Вполне безучастно он смотрел, как появляются какие-то люди, приходят, уходят, и он уже не пытался понять, кто они, зачем шатаются по полным опасностей улицам, и что им нужно в темноте.
В помещение вошли, держась за руки, двое детей – мальчик и девочка; им было лет по десять, и только странное, не по-детски серьезное выражение их широко раскрытых немигающих глаз сбивало с толку, пугало и подавляло. Они были одеты в ветхую, но чистую и аккуратно починенную одежду. Эрвин взял их за руки, отвел за стоящий в углу столик и поставил перед ними тарелку с какой-то едой. Молча и бесшумно "ночные дети" съели все и незаметно исчезли, растворились во мраке так же беззвучно, как появились.
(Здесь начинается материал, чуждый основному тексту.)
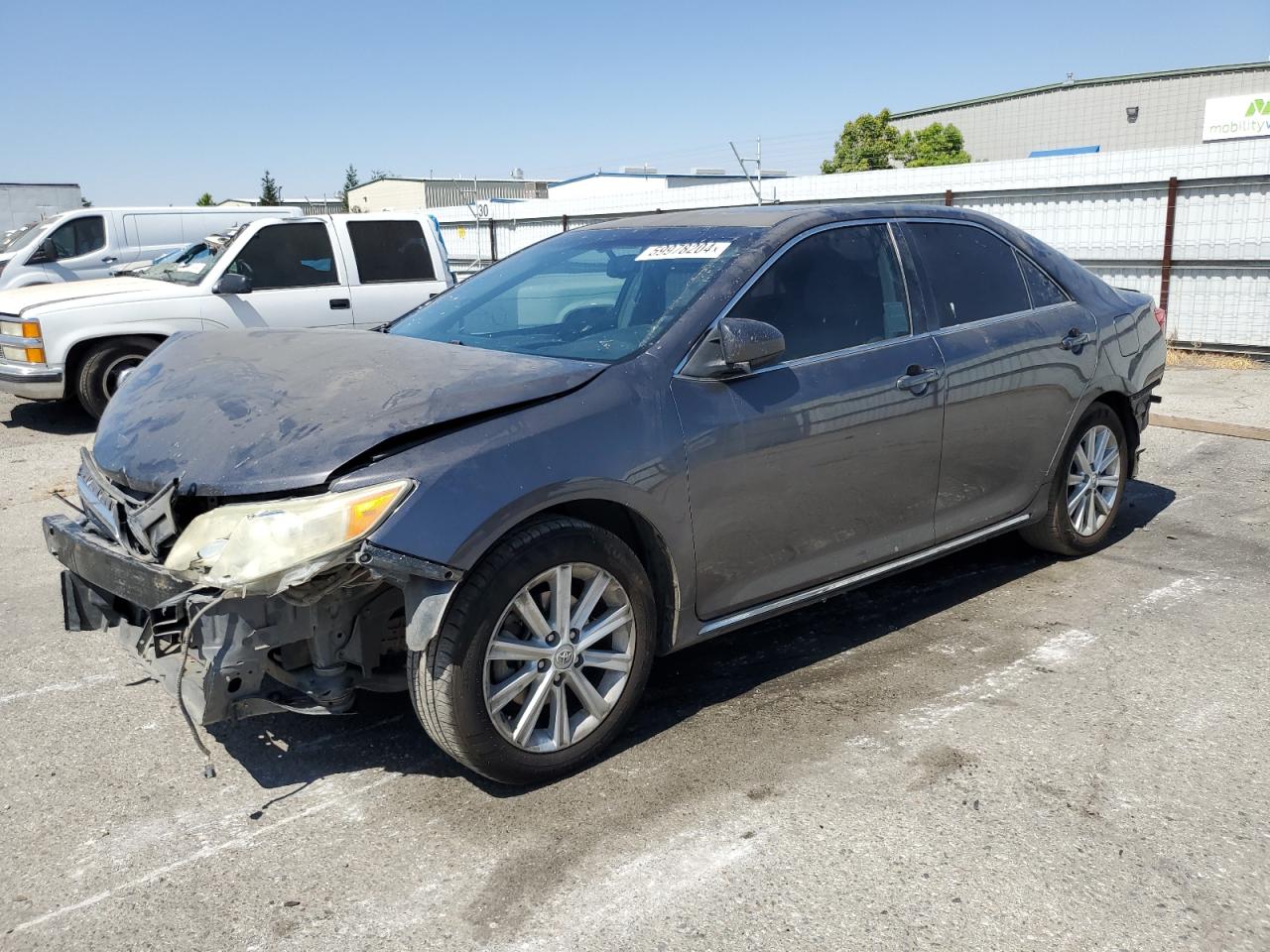 2013 Toyota Camry L vin: 4T4BF1FK7DR318347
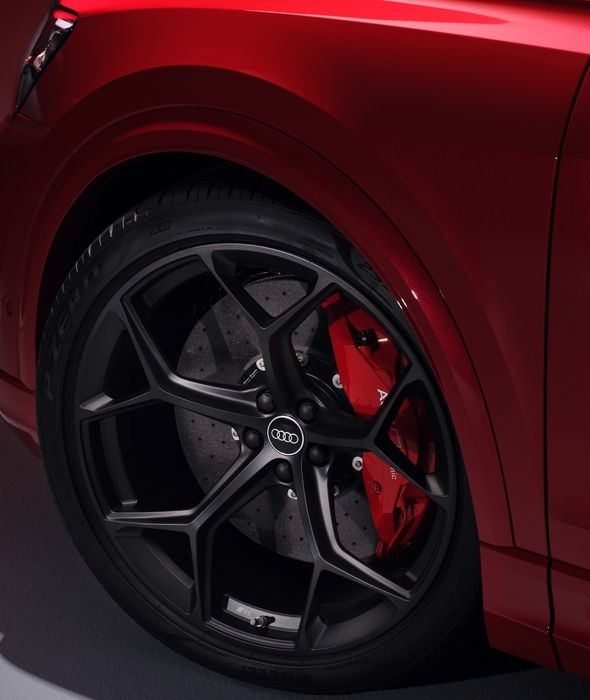 Nowe koła letnie Audi RSQ8 23" Rsq8 Performance Fvat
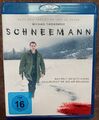 Blu-ray - Schneemann - Michael Fassbender, neuwertig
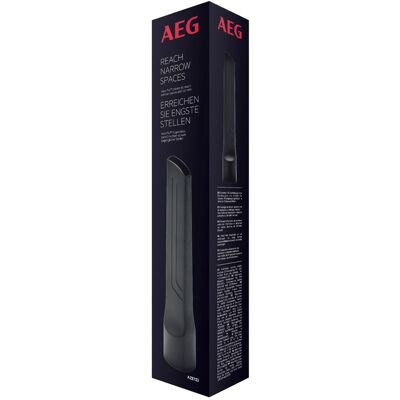 AEG AeroPro™ spleetmondstuk - ovale aanlsuiting - 36 mm 9009230609 AEG AeroPro™ spleetmondstuk - ovale aanlsuiting - 36 mm 9009230609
Отвратительный тоскливый вой поплыл над городом, как будто миллион собак хором выл на луну, которой не было. "Уы-ууу... уы-ууу... уы-ууу..." неслись залезающие в самую душу и раздирающие её тысячами когтей протяжные звуки. И не было никакой возможности от них избавиться; чем больше Леонид пил, тем глубже вой проникал в его мозг, и вместе с ним наступал и наваливался мрак, гася разум волнами первобытного хаоса. В этот момент Герц физически чувствовал, как наваливаются на мир, сдавливая железными обручами черепа, страх и смерть, и всеобщий развал, и из центра Заброшенных Кварталов расползается по миру энтропия. А ночь продолжалась, и казалось, что конца ей не будет, а значит, зло уже завладело миром, и от него уже нет спасения.
– Рассвет, – сказал кто-то. Герц поднял голову и поглядел в дверной проем. Там светлело небо, гася холодные звезды, и проступала из уходящей тьмы изломанная линия силуэтов домов, от которых остались одни коробки стен с пустыми оконными проемами, и торчащий вверх обломанный зуб недостроенного небоскреба, который так никогда и не будет достроен. Леонид поднялся и вышел на свежий утренний воздух. Еще один день тоски, ещё один день борьбы с надвигающимся мраком, ещё один день погони за иллюзиями... Еще один день жизни.
Боже Мой, Боже Мой! Для чего ты меня оставил?